**AUFGABE 1:**
Gib den Textauszug über Kosmetiktipps für Frauen mit Krebs wortgetreu wieder. Beginne bei den Worten „Rund 230.000 Frauen“ und höre nach „besser fühlen können.“ auf.
**AUFGABE 2:**
Schreibe den Text über Kosmetiktipps für Frauen mit Krebs im Anschluss an seinen letzten Satz weiter.

**TEXTAUSZUG:**

┏━━

Rund 230.000 Frauen in Deutschland erhalten jährlich die Diagnose Krebs. Die Frauen hier am Tisch haben erlebt, wie allein die Diagnose das Leben durcheinander wirbelt. Sie sind hier, weil sie sich etwas Gutes tun wollen. Und ein paar Tipps haben möchten, wie sie sich besser fühlen können.

Schnell ist die Atmosphäre gelöst, die Stimmung locker. Jede bekommt eine Tüte mit Produkten zum Ausprobieren, von der Sonnenschutzcreme mit Lichtschutzfaktor 50 für das Gesicht (Chemotherapie macht die Haut lichtempfindlich) bis zur Wimperntusche und zum Reinigungsgel. Die Produkte spenden die Firmen, sagt Kosmetikerin Barbara Manthey, die ehrenamtlich arbeitet.
Empfindliche Haut: Eine Folge der Chemotherapie
Allein das Auspacken der Tasche macht Spaß und ist spannend. Ein bisschen wie Geschenke-Auspacken. Ein Shampoo ist drin. "Ich hab doch gar keine Haare", scherzt eine Teilnehmerin. Wie sich zeigt, ist ein spezielles, mildes Shampoo auch wichtig, wenn man keine Haare hat. Wer nur Duschgel benutzt, reizt die Kopfhaut. "Die Kopfhaut ist sehr empfindlich", sagt Barbara Manthey.

┗━━

**GEGEBENE ANGABEN:**
┏━━

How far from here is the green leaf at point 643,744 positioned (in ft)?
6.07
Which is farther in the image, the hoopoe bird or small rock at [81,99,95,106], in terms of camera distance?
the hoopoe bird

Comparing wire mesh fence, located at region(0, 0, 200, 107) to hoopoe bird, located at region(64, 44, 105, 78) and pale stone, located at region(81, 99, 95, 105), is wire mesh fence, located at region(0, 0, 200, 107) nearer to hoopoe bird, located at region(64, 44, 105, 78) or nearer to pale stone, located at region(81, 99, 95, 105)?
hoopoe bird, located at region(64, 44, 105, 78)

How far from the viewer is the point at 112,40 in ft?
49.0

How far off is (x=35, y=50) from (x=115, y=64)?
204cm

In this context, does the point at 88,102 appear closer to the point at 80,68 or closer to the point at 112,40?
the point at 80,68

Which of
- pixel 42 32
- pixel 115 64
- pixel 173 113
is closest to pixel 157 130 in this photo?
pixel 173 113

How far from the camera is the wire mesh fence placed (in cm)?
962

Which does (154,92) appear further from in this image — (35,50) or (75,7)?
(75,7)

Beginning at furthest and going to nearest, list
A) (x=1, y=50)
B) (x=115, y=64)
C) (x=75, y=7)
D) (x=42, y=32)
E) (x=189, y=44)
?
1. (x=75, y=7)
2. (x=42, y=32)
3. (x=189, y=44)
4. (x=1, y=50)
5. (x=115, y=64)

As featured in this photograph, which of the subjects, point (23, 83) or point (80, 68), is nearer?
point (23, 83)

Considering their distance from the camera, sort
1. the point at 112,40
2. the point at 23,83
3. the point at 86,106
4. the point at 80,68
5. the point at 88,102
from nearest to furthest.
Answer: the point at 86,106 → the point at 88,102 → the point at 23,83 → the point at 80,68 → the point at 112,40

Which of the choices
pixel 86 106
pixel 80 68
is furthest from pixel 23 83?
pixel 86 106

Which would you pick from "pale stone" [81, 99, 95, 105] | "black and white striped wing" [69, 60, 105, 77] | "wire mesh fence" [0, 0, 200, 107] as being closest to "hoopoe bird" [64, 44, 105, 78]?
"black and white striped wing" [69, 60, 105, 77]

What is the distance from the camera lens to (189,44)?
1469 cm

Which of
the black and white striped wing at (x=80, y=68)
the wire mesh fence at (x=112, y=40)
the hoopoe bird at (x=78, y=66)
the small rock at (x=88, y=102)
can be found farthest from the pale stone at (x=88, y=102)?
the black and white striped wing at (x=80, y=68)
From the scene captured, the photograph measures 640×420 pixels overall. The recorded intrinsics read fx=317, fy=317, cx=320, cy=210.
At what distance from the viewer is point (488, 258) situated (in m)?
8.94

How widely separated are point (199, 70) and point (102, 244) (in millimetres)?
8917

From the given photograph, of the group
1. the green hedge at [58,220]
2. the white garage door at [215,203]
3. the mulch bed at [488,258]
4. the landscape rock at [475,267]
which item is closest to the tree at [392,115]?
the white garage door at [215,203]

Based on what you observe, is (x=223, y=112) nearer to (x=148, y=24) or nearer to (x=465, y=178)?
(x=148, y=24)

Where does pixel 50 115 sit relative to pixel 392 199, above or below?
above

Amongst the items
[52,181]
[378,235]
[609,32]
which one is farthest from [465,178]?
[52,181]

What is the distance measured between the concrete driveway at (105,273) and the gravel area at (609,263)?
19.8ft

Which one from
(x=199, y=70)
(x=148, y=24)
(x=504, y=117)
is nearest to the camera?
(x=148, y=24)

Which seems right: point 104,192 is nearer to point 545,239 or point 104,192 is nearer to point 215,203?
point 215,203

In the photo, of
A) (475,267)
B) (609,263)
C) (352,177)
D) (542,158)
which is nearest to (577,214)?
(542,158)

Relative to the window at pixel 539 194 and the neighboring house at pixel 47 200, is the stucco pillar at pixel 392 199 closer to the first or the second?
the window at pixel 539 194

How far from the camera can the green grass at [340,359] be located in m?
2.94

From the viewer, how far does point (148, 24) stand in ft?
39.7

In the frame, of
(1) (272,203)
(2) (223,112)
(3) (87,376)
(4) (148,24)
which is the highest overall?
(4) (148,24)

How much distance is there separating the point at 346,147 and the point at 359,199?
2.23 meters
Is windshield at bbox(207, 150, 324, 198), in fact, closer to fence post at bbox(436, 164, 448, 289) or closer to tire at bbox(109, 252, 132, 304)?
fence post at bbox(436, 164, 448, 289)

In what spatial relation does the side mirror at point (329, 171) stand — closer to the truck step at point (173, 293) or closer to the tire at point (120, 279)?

┗━━

**LÖSUNG 1:**
Rund 230.000 Frauen in Deutschland erhalten jährlich die Diagnose Krebs. Die Frauen hier am Tisch haben erlebt, wie allein die Diagnose das Leben durcheinander wirbelt. Sie sind hier, weil sie sich etwas Gutes tun wollen. Und ein paar Tipps haben möchten, wie sie sich besser fühlen können.

**LÖSUNG 2:**
Sie gibt die Seminare sehr gerne. Zu sehen, wie sich die Teilnehmerinnen öffnen, Spaß haben und auch auf andere Gedanken kommen, ist eine schöne Erfahrung für sie. Und wenn eine krebskranke Frau sich wohlfühlt, wenn sie in den Spiegel schaut, wenn sie keine Angst davor hat: Das ist auch ein Ansporn für ihre Arbeit.
Die Weiblichkeit bleibt durch die Krankheit auf der Strecke
Durch eine Krebserkrankung bleibt viel auf der Strecke, hat Barbara Manthey in ihren 18 Jahren als Dermokosmetikerin (Dermokosmetik geht über klassische Schönheitsbehandlung hinaus) beobachtet. Zum Beispiel das Gefühl für sich selbst. Oder die Weiblichkeit. "Wir wollen mit wenig Aufwand wieder ein bisschen Weiblichkeit zeigen, die verloren gegangen ist", sagt die Kosmetikerin.
"Und nicht mehr aussehen wie ein frischgeborener Maulwurf, ohne ein Härchen." Die Frauen lachen, als sie das sagt. "Ohne Augenbrauen zu sein, ist das Schlimmste", sagt eine Teilnehmerin. "Da schaust Du aus wie ein Alien." Barbara Manthey zeigt, wie sich das mit einem Augenbrauenstift und der richtigen Linienführung gut wieder hinkriegen lässt. Sie weiß: "Augenbrauen sind der Rahmen des Gesichts, sie können viel sagen."
Eine junge, krebskranke, behinderte Frau ist mit ihrer Mutter gekommen. Beide strahlen, als die Augenbrauen dank Augenbrauenstift wieder sichtbar sind. "Du siehst so komplett aus", freut sich die Mutter. "Ich will ihr alles bieten", sagt sie. Deswegen ist sie mit der Tochter zum Seminar gekommen.

"Machst Du mal ein Foto von mir?" Der Satz fällt öfter, nachdem Lippenstift, Lidschatten und Wimperntusche ausprobiert sind. Nur mit einem sehr kräftigen Lippenrot hadert eine Frau: "Ich seh ja aus wie ein Clown."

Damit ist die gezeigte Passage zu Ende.